SC mengecam budaya gratis dan mengatakan negara bagian harus membuka jalan bagi lapangan kerja

Dengan mempertimbangkan permohonan Tamil Nadu Power Distribution Corporation Ltd, yang mengusulkan untuk menyediakan listrik gratis bagi semua konsumen tanpa memandang status keuangan konsumennya, pengadilan tinggi mengatakan bahwa cukup masuk akal jika negara menahan masyarakat miskin.

“Sebagian besar negara bagian di negara ini mengalami defisit pendapatan, namun mereka menawarkan hal-hal gratis” dengan mengabaikan pembangunan, kata hakim yang terdiri dari Ketua Hakim Surya Kant dan Hakim Joymalya Bagchi dan Vipul M Pancholi.

Majelis hakim mengatakan pembangunan ekonomi negara akan terhambat dengan distribusi bantuan seperti ini dan negara-negara harus berupaya membuka lapangan kerja dibandingkan memberikan makanan, sepeda, dan listrik gratis kepada semua orang.

Namun, pengadilan tinggi mengeluarkan pemberitahuan kepada Center dan pihak lainnya atas permohonan perusahaan distribusi listrik milik pemerintah DMK yang mengusulkan untuk menyediakan listrik gratis.

Perusahaan listrik tersebut telah menggugat aturan Amandemen Peraturan Ketenagalistrikan tahun 2024.

“Budaya seperti apa yang kita kembangkan di India? Dapat dimengerti bahwa sebagai bagian dari upaya kesejahteraan yang ingin Anda berikan kepada mereka yang tidak mampu membayar biaya listrik,” tanya hakim tersebut.

“Tetapi tanpa membedakan antara mereka yang mampu dan mereka yang tidak mampu, Anda mulai mendistribusikan. Bukankah itu merupakan kebijakan yang menenangkan,” tanya CJI.

Majelis hakim bertanya mengapa perusahaan Tamil Nadu tiba-tiba memutuskan untuk melonggarkan pengeluaran setelah tarif listrik diumumkan.

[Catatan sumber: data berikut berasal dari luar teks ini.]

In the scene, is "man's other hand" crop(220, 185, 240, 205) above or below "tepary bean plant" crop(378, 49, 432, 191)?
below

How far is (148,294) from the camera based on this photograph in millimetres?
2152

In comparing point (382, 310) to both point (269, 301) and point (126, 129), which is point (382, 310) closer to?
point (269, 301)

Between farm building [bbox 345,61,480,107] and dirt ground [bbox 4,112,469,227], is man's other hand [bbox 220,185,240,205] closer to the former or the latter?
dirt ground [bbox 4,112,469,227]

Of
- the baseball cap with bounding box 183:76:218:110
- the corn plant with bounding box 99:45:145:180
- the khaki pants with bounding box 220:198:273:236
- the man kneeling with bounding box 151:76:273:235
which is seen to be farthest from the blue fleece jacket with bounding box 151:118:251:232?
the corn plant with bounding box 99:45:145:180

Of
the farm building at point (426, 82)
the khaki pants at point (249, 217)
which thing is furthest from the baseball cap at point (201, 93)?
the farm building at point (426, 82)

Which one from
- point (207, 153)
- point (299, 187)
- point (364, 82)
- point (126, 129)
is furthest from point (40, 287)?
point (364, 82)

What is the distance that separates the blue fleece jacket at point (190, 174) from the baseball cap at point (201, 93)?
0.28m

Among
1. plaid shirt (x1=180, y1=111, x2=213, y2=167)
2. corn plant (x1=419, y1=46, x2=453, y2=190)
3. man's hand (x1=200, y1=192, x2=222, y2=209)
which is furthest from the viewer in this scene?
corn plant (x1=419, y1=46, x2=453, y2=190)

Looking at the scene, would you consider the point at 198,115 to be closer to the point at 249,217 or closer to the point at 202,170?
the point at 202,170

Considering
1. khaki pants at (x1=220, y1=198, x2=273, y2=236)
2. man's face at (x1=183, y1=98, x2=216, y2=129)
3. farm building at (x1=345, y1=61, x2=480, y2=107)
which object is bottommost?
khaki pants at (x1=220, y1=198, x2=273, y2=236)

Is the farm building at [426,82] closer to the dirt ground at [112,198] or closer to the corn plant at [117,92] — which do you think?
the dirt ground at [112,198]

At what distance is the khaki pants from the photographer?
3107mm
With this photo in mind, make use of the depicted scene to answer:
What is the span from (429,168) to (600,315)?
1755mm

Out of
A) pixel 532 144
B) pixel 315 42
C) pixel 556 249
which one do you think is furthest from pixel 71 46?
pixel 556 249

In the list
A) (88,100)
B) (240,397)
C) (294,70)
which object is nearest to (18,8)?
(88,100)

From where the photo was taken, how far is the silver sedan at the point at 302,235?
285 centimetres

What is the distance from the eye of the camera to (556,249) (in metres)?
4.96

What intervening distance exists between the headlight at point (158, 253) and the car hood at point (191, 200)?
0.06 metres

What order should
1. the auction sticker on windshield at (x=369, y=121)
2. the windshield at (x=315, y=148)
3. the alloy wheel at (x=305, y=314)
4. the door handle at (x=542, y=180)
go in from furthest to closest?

“Negara-negara bagian harus berupaya membuka lapangan kerja. Kalau mulai memberi makan gratis dari pagi hingga sore, lalu bersepeda gratis, lalu listrik gratis, lalu siapa yang akan bekerja, lalu apa yang akan terjadi dengan budaya kerja,” kata CJI.

Majelis hakim mengatakan bahwa negara-negara, alih-alih membelanjakan uangnya untuk proyek-proyek pembangunan, justru melakukan dua pekerjaan, yaitu membayar gaji dan mendistribusikan bantuan.

Artikel ini dihasilkan dari feed kantor berita otomatis tanpa modifikasi teks.